According to Prof. Ishiyaku the giant strides recorded by the TELA Maize Project team has produced a climate-resilient variety that is drought tolerant and resistant to stem boring insects like the stemborer and fall armyworm.

He said this feat is a noble contribution that will solve farmers’ needs and improving the economy.

Prof. Mohammad Ishiyaku, Executive Director IAR, Zaria

“The savings farmers will make from this maize variety is estimated to be over 3 billion naira from insecticide spray of 500 hectares land and over 6billion naira from drought effects. This is to ensure that we continue to expand government resources strictly on solving those problems that will lead to national economic growth and self-sufficiency in food production,” Prof. Isyaku said.

Speaking on the essence of the field day, he said it presents an opportunity for farmers and seed companies to judge for themselves how far Nigerian scientists have gone with the development of a new maize variety that is resistant to fall army worn, stern borers and mild drought.

“The essence of this Field Day is to practically demonstrate to stakeholders, especially the Seed Companies who are saddled with the responsibility of producing quality seeds for Nigerian farmers, to have firsthand experience on the attributes of this maize variety on the field. The level of tolerance to drought and resistance to insect boring pests is not in doubt,” he said.

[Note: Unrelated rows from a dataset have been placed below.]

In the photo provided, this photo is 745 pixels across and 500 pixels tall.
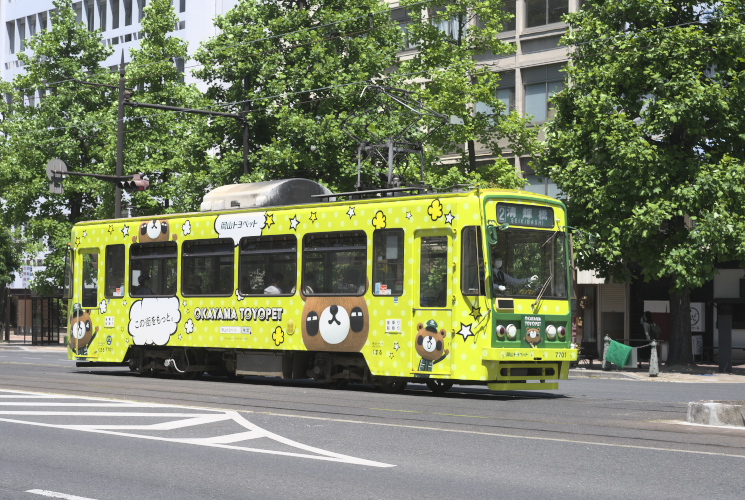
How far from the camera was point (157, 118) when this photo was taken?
1700 inches

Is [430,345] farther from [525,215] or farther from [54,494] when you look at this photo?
[54,494]

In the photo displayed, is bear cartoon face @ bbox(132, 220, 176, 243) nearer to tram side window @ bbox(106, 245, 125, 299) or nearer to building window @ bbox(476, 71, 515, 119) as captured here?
tram side window @ bbox(106, 245, 125, 299)

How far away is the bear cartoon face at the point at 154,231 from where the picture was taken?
2156 centimetres

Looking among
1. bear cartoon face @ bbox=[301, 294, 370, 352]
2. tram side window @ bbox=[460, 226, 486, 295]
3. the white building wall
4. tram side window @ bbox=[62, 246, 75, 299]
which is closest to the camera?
tram side window @ bbox=[460, 226, 486, 295]

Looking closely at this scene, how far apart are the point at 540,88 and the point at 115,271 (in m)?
22.4

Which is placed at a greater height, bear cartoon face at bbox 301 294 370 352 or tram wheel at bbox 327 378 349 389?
bear cartoon face at bbox 301 294 370 352

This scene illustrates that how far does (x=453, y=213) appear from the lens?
16938mm

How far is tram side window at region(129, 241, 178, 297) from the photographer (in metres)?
21.4

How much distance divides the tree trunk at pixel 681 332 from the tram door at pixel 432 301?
14.7 metres

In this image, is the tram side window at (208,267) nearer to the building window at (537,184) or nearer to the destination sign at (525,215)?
the destination sign at (525,215)

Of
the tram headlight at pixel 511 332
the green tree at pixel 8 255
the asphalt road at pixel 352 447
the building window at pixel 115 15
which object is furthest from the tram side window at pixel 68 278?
the building window at pixel 115 15

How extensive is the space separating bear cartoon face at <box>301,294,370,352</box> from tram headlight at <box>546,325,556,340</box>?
115 inches

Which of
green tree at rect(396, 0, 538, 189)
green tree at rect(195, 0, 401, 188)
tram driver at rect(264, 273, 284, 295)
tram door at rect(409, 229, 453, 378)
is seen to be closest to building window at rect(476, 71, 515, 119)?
green tree at rect(396, 0, 538, 189)

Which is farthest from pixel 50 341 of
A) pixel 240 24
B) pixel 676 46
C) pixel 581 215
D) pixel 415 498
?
pixel 415 498
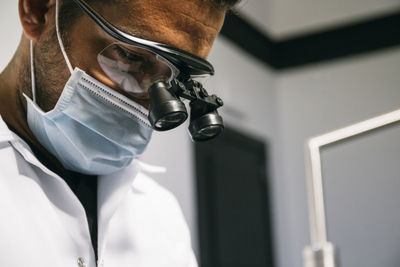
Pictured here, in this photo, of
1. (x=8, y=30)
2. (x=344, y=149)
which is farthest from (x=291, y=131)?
(x=8, y=30)

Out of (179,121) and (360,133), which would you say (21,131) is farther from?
(360,133)

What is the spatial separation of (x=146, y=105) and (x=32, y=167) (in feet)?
1.01

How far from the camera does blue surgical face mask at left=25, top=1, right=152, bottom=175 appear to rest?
4.31ft

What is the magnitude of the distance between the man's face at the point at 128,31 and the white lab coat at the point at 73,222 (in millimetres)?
161

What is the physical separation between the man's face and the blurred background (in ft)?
8.62

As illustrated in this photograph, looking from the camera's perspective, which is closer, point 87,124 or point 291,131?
point 87,124

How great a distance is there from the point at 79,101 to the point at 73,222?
0.29 metres

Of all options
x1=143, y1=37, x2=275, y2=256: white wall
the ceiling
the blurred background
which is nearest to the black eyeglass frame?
x1=143, y1=37, x2=275, y2=256: white wall

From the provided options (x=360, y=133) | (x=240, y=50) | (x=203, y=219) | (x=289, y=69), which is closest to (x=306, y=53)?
(x=289, y=69)

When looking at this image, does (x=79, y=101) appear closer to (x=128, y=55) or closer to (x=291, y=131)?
(x=128, y=55)

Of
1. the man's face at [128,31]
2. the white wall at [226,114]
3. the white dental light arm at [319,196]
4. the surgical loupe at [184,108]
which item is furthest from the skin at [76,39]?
the white wall at [226,114]

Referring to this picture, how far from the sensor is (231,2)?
1.39m

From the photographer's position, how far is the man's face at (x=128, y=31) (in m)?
1.28

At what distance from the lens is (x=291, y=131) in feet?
18.0
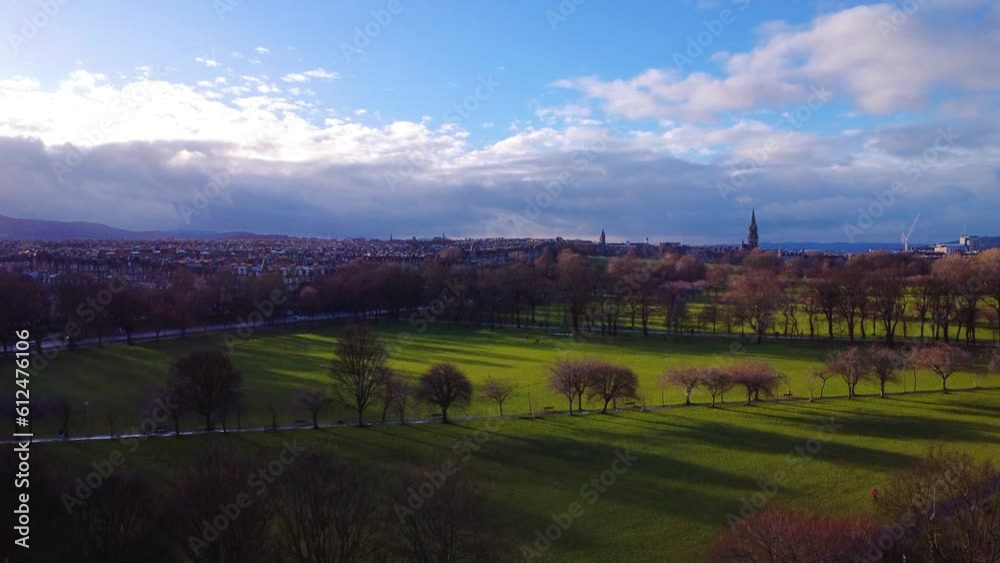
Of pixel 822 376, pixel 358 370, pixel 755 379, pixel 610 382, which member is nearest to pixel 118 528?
pixel 358 370

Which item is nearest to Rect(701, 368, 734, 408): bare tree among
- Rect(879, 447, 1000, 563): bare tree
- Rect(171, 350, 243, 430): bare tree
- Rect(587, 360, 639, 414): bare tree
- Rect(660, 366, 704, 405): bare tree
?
Rect(660, 366, 704, 405): bare tree

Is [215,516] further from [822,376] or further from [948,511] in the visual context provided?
[822,376]

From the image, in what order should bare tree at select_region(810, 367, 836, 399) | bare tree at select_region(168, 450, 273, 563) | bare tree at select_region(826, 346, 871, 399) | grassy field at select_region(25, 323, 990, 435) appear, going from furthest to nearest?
bare tree at select_region(810, 367, 836, 399)
bare tree at select_region(826, 346, 871, 399)
grassy field at select_region(25, 323, 990, 435)
bare tree at select_region(168, 450, 273, 563)

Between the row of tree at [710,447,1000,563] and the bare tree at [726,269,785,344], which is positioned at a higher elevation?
the bare tree at [726,269,785,344]

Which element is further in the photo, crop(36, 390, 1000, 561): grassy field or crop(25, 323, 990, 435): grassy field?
crop(25, 323, 990, 435): grassy field

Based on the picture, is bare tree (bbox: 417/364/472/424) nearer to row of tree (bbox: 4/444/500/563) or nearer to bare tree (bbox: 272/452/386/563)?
row of tree (bbox: 4/444/500/563)

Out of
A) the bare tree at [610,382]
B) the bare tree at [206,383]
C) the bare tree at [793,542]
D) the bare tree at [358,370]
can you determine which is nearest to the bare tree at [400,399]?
the bare tree at [358,370]
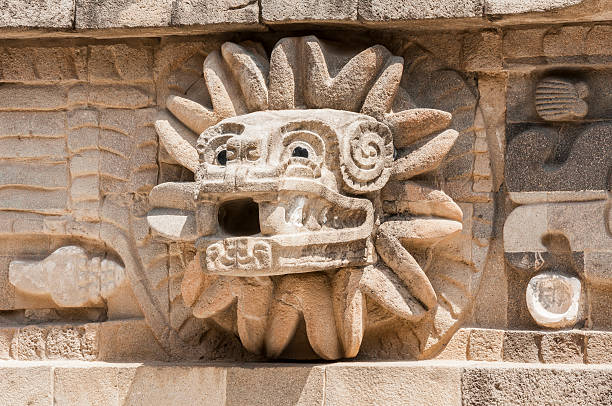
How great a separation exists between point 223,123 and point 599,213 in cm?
171

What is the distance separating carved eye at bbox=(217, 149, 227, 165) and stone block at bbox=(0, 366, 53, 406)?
4.35 ft

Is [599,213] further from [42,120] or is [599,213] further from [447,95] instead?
[42,120]

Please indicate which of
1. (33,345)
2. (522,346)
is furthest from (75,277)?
(522,346)

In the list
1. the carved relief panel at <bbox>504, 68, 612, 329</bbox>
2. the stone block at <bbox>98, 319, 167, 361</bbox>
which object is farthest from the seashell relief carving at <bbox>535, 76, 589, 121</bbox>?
the stone block at <bbox>98, 319, 167, 361</bbox>

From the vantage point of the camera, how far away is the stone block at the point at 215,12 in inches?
202

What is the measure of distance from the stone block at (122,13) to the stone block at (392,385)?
5.84 ft

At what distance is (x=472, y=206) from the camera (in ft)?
17.3

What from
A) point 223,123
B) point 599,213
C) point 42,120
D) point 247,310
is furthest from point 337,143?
point 42,120

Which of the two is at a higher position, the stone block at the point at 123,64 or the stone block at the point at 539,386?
the stone block at the point at 123,64

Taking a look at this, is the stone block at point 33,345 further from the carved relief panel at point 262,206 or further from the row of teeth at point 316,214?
the row of teeth at point 316,214

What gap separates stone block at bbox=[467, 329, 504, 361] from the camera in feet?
16.9

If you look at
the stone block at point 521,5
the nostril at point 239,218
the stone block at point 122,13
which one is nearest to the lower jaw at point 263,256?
the nostril at point 239,218

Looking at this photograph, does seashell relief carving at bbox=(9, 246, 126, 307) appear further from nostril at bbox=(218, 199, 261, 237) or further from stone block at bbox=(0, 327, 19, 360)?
nostril at bbox=(218, 199, 261, 237)

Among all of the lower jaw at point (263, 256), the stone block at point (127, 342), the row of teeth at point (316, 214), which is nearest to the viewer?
the lower jaw at point (263, 256)
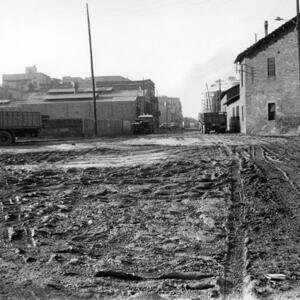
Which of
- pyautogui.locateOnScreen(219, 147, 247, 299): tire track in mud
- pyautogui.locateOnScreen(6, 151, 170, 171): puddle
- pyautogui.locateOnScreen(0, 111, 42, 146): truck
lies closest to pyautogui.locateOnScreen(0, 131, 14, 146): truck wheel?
pyautogui.locateOnScreen(0, 111, 42, 146): truck

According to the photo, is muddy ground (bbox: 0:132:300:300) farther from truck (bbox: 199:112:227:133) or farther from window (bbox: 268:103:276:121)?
truck (bbox: 199:112:227:133)

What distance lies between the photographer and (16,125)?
32.8 meters

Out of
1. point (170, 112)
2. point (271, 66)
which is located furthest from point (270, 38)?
point (170, 112)

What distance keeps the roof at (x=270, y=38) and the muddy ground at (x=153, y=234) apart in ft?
86.6

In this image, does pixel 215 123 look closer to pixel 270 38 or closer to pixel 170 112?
pixel 270 38

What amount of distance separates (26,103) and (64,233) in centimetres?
6386

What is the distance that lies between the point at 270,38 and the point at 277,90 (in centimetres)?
435

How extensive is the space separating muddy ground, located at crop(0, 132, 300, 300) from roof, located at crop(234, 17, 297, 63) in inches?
1039

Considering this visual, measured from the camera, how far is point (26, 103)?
68.6 m

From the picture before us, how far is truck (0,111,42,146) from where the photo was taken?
106 ft

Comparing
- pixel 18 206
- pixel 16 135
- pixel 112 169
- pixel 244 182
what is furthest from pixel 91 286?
pixel 16 135

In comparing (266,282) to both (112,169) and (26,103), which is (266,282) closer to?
(112,169)

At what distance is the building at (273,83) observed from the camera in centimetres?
3709

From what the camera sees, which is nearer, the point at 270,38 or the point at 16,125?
the point at 16,125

Giving a background of the trial, Prof. Rabiu Adamu, Principal Investigator of TELA Maize Nigeria, said the trial started in Nigeria in 2019 with a view to mitigating the challenges of fall armyworm and stemborers as well as drought capable of reducing farmers’ yield by 80 percent if not appropriately managed.

He said with the TELA Maize, farmers will reduce the use of pesticides on maize to the barest minimum thus ensuring a safer environment and healthy populace.

“Nigeria produces only about 12 million metric tonnes of Maize below the 18million metric tonnes required with a deficit of 6million metric tonnes. Also, the current yield per hectare of maize stands at 2.5 to 3 tonnes which is grossly inadequate for a population of over 200 million people. TELA Maize when released to farmers will therefore bridge this gap by increasing their average yield to 8 tonnes per hectare,” he said.

The TELA Maize Project is a public-private partnership led by AATF in seven African countries Kenya, Uganda, Tanzania, Ethiopia, Mozambique, Nigeria, and South Africa.